Here is how namebench describes what it does:
“namebench looks for the fastest DNS (Domain Name System) servers accessible to your computer. You can think of a DNS server as a phone book: When you want to dial a company on the phone, you may have to flip through a phone book by name to find their phone number. On the Internet, when you want to visit “www.google.com”, a DNS server needs to looks up the correct IP Address for you.
Over the course of loading a single web page, your computer may need to look up a dozen of these addresses. While your Internet provider usually automatically assigns you one of their servers to handle looking up these addresses, there may be others that are significantly faster. namebench finds them.”
Namebench also points out which DNS servers do DNS hijacking — typically by intercepting an error message produced by entering a mistyped URL (e.g., http://umbc.edo/) and redirects you to a page full of ads and “helpful” search results. Some name severs, like OpenDNS, will also automatically correct some mistyped URLS, e.g., guessing that then you typed http://umbc.edi/ you meant to type http://umbc.edu/. Shades of DWIM! It’s not dangerous and is a way private DNS services, like OpenDNS, get revenue to support the service and make a profit.
I have been using OpenDNS because it’s the fastest (for me) and don’t mind their NXDOMAIN hijacking.

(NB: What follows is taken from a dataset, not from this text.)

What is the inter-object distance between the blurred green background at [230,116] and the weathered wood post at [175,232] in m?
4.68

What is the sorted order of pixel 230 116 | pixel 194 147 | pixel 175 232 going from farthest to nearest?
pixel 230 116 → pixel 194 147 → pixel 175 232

But I learned from namebench that OpenDNS reroutes www.google.com to google.navigation.opendns.com and I confirmed that it also reroutes HTTP GET requests for http://google.com/ to http://www.google.com/ and then from there onto http://www.google.de/. I’ll admit I am a bit confused by this. I imagine they do this to capture queries sent to Google, which provide very useful information even in the aggregate. (They do not seem to be doing this for Microsoft’s Bing search engine, however). I plan on digging into this more to fully understand what is going on and why.